**Tasks and exercises**
**a)** List the buildings named in the text about wintering camellias.
**b)** Summarize the text about wintering camellias in two sentences.
**c)** Pick up the text about wintering camellias after its last sentence and continue it.

Finding a suitable place to over winter a rather large collection of potted camellias turned out not to be so very difficult. Almost from the first construction of our simple house, a narrow little building connected it to the barn, providing a unified front and helping to gentle the precipitous slope down to the stream. We called it the woodshed though it never did much but float between the two larger structures, ripping away from the one and pushing against the other, and so we were cautioned by builder friends not to load it up with too much firewood. It therefore became a storage shed, which simply meant a place to put anything you could not find a place for otherwise. It housed breeding pigeons at one time, and a brood of guinea keets as they careened toward even more manic maturity. Mostly, however, it was a mess. And it continued to wiggle sideways, no matter how light a burden of domestic detritus it was asked to bear.

**Available data**
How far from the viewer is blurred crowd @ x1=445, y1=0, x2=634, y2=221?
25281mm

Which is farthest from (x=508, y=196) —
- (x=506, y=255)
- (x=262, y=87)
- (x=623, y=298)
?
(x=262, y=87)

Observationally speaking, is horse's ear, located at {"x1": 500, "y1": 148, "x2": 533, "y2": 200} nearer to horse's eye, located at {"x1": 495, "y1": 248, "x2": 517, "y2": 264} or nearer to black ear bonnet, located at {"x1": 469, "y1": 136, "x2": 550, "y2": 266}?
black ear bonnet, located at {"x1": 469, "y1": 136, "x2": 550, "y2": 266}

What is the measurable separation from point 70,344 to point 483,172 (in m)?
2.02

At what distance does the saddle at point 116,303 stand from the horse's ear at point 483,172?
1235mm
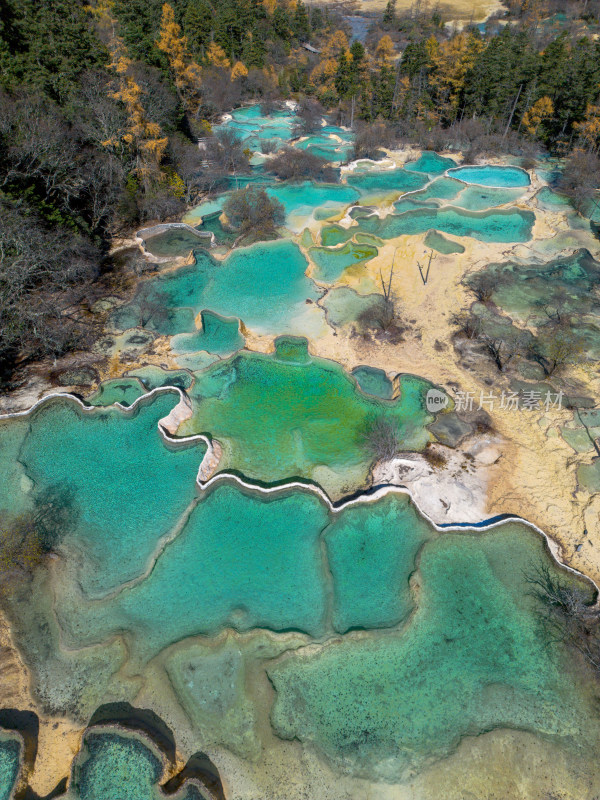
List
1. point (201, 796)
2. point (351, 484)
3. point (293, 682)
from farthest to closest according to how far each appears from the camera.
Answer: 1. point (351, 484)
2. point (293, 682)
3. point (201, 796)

**Response list**
**a)**
- the house
- the barn
- the woodshed (later used as a storage shed)

**b)** Finding a place to overwinter a large collection of potted camellias was not very hard, because a narrow building called the woodshed connected the house to the barn. Builder friends warned that the shed shifted too much to hold a lot of firewood, so it became a messy storage space that once held pigeons and guinea keets and kept leaning sideways however little it held.

**c)**
In aspect, this small building is hardly desirable for greenhouse space, for though its exposure is east-west, it is low and dark, and further, is shaded on the east side by the house and barn, and by a towering and much treasured old yew tree. For camellias however it seemed ideal, since they have the engaging quality of blooming when they are essentially dormant in winter. They also demand only minimal heat – somewhere between 45 degrees at night and ten degrees higher in daytime - which could be supplied by pipes beneath a paving of antique brick, which, in addition to being a pretty surface on which to stand the pots, served as a sponge, providing the plants with their only other winter requirement, enough humidity practically to grow moss on the window panes.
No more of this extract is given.